21.5.06

La solitude du couple

Une petite salle en fond de cour, pas très loin de la maison. Un atelier d'artiste en transformation, mais gardant tout son charme. Une petite salle sans chichi, minuscule et sans ostentation. Un mur de briques à peine enduit, des poutres de bois, une petite mezzanine, une scène semblable à un dancefloor de salle des fêtes. Une odeur aussi, mélangeant délicatement les essences du bois, de la poussière et quelques vapeurs d'humidité. Une petite pièce que j'aimerais bien avoir à la maison. Une population d'habitués semble t-il. Une quarantaine de personnes, pas plus, la salle ne pourrait pas en accueillir plus. Des Bobos du 19ème avec leurs codes allant jusqu'au baise-main dans des gestes évaporés. Un microcosme plaisant même si je m'y sens comme un étranger. C'est assez plaisant à observer tout ce petit monde là. Pourquoi donc, je me retrouve dans cet endroit à des années lumières de toute l'agitation de la rue de Belleville, pourtant juste à côté et de la place des Fête? Encore une fois, la volonté de partir à la découverte toujours plus d'horizons dansés.

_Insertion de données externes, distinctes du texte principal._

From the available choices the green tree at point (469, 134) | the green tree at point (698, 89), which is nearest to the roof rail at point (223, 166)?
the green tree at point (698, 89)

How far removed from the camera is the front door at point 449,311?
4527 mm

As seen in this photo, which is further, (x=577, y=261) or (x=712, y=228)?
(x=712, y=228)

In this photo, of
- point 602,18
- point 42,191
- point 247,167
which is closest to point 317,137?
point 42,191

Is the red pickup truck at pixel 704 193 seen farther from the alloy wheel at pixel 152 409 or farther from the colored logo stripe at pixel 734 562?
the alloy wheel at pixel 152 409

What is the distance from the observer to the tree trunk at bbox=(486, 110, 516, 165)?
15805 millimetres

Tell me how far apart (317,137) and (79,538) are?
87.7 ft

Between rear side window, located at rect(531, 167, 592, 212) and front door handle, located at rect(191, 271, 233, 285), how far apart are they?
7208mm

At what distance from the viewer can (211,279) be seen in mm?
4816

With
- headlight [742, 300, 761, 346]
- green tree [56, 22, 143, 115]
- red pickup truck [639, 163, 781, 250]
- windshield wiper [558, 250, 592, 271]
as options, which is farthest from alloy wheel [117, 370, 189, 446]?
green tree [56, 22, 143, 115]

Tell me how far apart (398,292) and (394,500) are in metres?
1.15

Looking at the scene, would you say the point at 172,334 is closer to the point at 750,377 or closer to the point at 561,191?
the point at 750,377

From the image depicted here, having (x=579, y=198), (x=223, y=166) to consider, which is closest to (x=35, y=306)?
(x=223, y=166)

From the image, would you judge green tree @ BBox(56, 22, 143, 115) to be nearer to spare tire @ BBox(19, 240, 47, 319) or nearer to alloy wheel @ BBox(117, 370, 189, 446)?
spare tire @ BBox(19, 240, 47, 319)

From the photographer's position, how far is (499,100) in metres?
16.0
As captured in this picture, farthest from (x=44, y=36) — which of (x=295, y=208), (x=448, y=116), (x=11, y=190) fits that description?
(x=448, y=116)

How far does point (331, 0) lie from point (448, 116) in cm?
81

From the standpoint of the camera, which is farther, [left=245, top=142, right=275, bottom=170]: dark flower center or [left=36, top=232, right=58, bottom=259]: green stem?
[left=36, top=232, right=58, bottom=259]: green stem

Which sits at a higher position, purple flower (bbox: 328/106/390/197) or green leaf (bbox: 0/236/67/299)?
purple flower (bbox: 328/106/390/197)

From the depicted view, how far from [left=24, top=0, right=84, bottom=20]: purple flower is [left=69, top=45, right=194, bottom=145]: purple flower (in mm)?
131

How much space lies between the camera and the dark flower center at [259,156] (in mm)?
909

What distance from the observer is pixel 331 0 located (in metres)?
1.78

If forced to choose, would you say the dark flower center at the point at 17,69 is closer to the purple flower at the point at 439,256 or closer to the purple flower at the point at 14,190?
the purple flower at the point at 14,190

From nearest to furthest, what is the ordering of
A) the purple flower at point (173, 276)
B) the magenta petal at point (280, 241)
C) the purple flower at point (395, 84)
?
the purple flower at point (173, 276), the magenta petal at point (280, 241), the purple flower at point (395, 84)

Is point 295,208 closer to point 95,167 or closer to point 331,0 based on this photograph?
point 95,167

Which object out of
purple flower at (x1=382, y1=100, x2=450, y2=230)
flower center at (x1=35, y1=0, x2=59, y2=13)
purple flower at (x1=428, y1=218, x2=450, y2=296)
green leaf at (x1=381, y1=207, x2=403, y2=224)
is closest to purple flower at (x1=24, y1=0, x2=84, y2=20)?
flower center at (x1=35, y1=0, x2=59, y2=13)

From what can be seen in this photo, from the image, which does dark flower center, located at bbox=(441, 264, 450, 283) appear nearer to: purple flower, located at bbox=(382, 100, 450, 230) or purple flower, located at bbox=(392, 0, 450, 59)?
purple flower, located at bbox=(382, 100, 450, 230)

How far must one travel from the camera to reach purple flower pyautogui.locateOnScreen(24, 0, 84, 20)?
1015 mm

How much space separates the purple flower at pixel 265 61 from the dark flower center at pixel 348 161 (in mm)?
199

C'est une histoire de couple à trois personnes. Deux humains qui cohabitent tant bien que mal et un autre matériel mais qui fait le lien entre les deux humains.
Un homme, une femme, une télévision. Les trois angles d'une figure géométrique aux contours flous.
Une relation basée sur une vague indifférence de l'autre. Chacun fait ce qu'il a faire de son côté sans voir que l'autre existe. Une relation d'amour gauche, aux gestes incertains, aux sentiments difficilement exprimés si ce n'est par une relative violence. Une relation de non-dits que seule le Titanic, le film de James Cameron réussit parfois à faire s'exprimer et à rapprocher les deux personnes. Une relation de la solitude à deux. Une relation fantasmée aussi. Le rêve de la femme de massacrer son compagnon qui épluche des pommes de terre. Le rêve de la femme de se trouver plus belle, en se transformant en Marilyn Monroe pour mieux séduire son compagnon sans succès. L'incompréhension deux personnes qui s'aiment mais ne parviennent pas à se le dire et qui finalement réussissent à se l'avouer qu'en jouant à des jeux dangereux en feignant la mort d'un des deux.
Cette petite pièce parle d'amour. De petites gens. De gens imparfaits. De quotidien qui arase tout dans une relation à deux, si on ne fait pas un minimum attention à l'autre. Une pièce évoquant les gens du Nord (les deux danseurs sont nés là bas) par de petites touches sensibles : une fanfare, un masque de géant de Carnaval, des accents rauques, des frites. Mais ce n'est qu'un clin d'oeil, car ce couple là se retrouve partout.
Une pièce simple, populaire, humaine et humaniste. Une pièce où les gestes choregraphiés sont d'une puissance poignante et touchante. Rarement, je n'ai ressenti autant d'émotions en danse contemporaine.